Re: I don't see the end of it...
Thank you for the encouragement. I really appreciate it.
This morning was rough, as I was feeling really hopeless. I even had suicidal thoughts, but after talking to my mom on the phone, I realized I couldn't do it to her... I started reading this forum again, as I did when I first found it a couple of years ago, I suddenly felt the strength within to go on and continue this fight... It's just been going on for too long. I had digestive problems as long as I remember. But the worst was yet to come. The bad odor started over 3 years ago. I remember that day very well. It was my first day in class, in college. Although I get a lot of compliments about being attractive, I struggled with self-image for the whole semester untill I failed the class and had to take a break for 8 months untill the next round of the program I was enrolled in started... I used that time to research about my problem and found this forum and Humaworm. My then boyfriend wasn't very supportive and didn't take the whole thing seriously... He even told me I made the whole thing with odor and parasites up. But I saw it on other people's faces, they could smell it.
Alcohol seams to trigger it the worst. If I have a drink, it either starts immediatelly or around midnight and continues through-out the night untill about 9-10 am or until I have a breakfast... It's very embarassing especially in a romantic setting. I tried to eliminate the alcohol for a few weeks, but it doesn't eliminate the odor, it just makes it less "stinky". Alcohol abstinency has greater social effect on me then I'd like it to have. It's such a social thing. My boyfriend loves taking me out to gourmet restaurants, bottle of wine is a must, it's part of the fine dining culture... I just want to have the sense of normalcy every 29 year old single girl has... I want to go on dates and not have to explain why am I not drinking, or be tense over the fear of the odor coming... It really lowered my quality of life... I get depressed and tired of it all, my concentration and memory is poor, I have acne on my back, white-heads and boils which leave scars and brown spots. I don't look healthy and envy people that radiate and look fresh and yummy smelling... I lost that... I think it happened on my trip to Juarez Mexico, where I didn't realize what consequences poor hygiene can have... Ever since I returned form that trip, my digestion wasn't the same. It started with (from what I know now) the classic signs: indigestion and itchy anus, crawling feeling in the whole body, including head, night sweats, nightmares, constipation, heart burn... It slowly progressed to skin problems, migranes, nausea, alcohol intolerance, constant flatulence, and finally most bothersome - BO... I can deal with everything else, but BO has really got me down... I want to meet the Mr Right, my bio clock is ticking, but with this problem it is not a good idea to be thinking of starting a family. I won't have anyone to start family with, I feel like a scunk, scarrying away potential mates... It's very difficult to live with myself at this point...

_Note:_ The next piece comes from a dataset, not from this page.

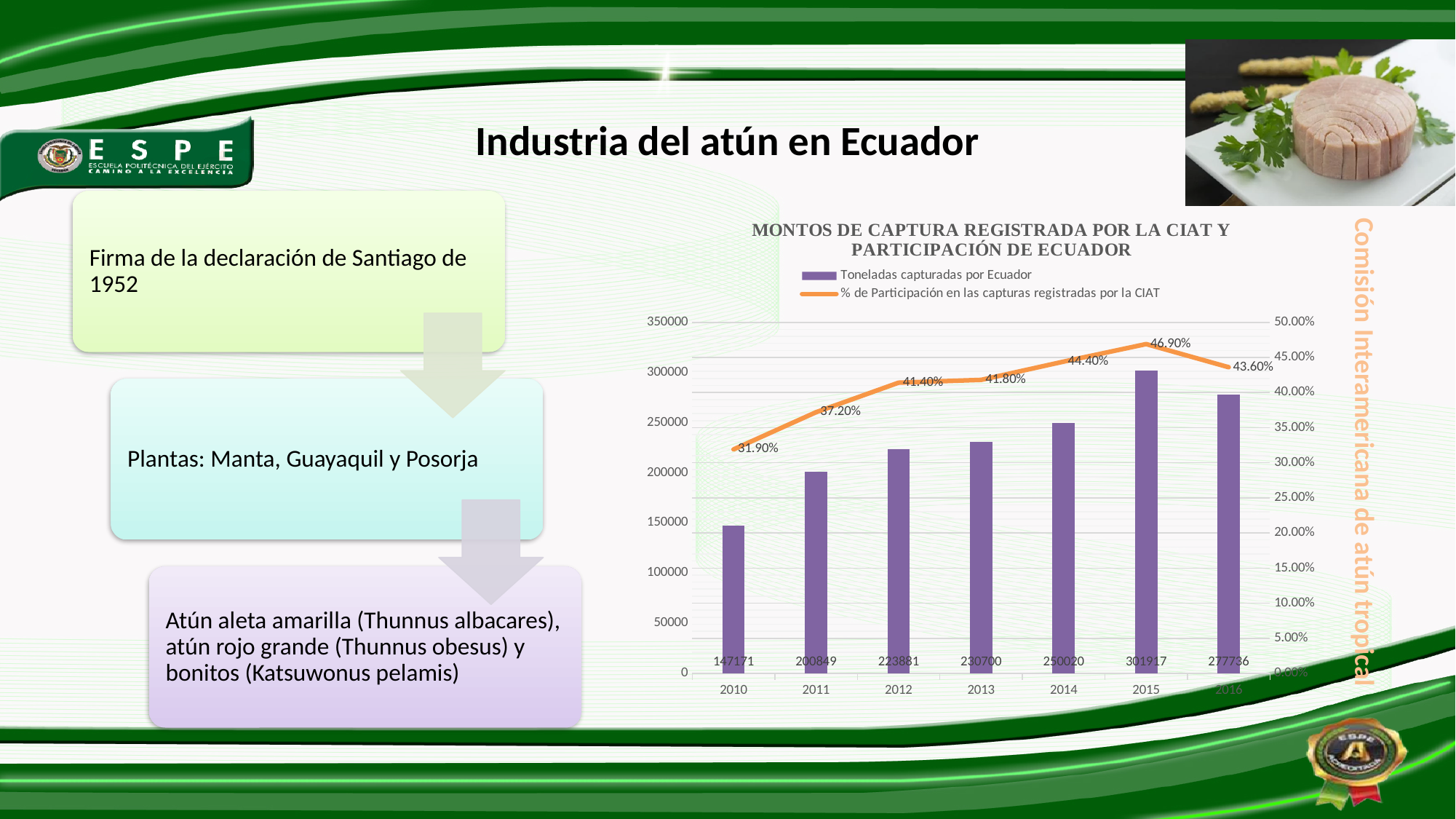
Does the % de Participación en las capturas registradas por la CIAT rise or fall from 2010 to 2015? Rise What is the title of the chart? MONTOS DE CAPTURA REGISTRADA POR LA CIAT Y PARTICIPACIÓN DE ECUADOR How many series does the legend list? 2 What is the value of Toneladas capturadas por Ecuador for 2012? 223881 How many years are shown on the x axis of the chart? 7 Which year has the larger % de Participación en las capturas registradas por la CIAT, 2014 or 2016? 2014 What is the difference in Toneladas capturadas por Ecuador between 2015 and 2016? 24181 Which year has the lowest % de Participación en las capturas registradas por la CIAT? 2010 What is the value of Toneladas capturadas por Ecuador for 2015? 301917 What kind of chart is used to show Toneladas capturadas por Ecuador? Bar chart What is the % de Participación en las capturas registradas por la CIAT for 2010? 31.90% Which year has the highest Toneladas capturadas por Ecuador? 2015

I am very embarassed to talk about my problem with my boyfriend. I know it would be beneficial for him to go on Humaworm regardless of the situation. I just don't know how to tell him and I am very scared of his reaction. Our relationship was going so well, it just felt right since the beginning...but now it is in ruins...I can feel hostility from him and silent outrage, although he never directly approached me with it... he mentioned that he would like to be notified if I felt his hygiene was inadequate... He was trying to start the conversation, but it would just be too humiliating for me to start explaining to him my theory of parasitic infestation and possibility of contaminating him... I went through that once already only to be looked at as a crazy person. Should I wait for him to ask me? I think he is too polite, that he would just break up with me giving me a lame reasoning, before he would in any way offend me by being blunt and open...
Sorry again for the longastic post. No one is probably going to read it in its entirety. It just feels in some way liberating putting thoughts into words and hoping someone will understand...
Thank you for reading...
Good luck to all here in this community who are also looking for answers and solutions. I hope it works out for you as well as it will for me.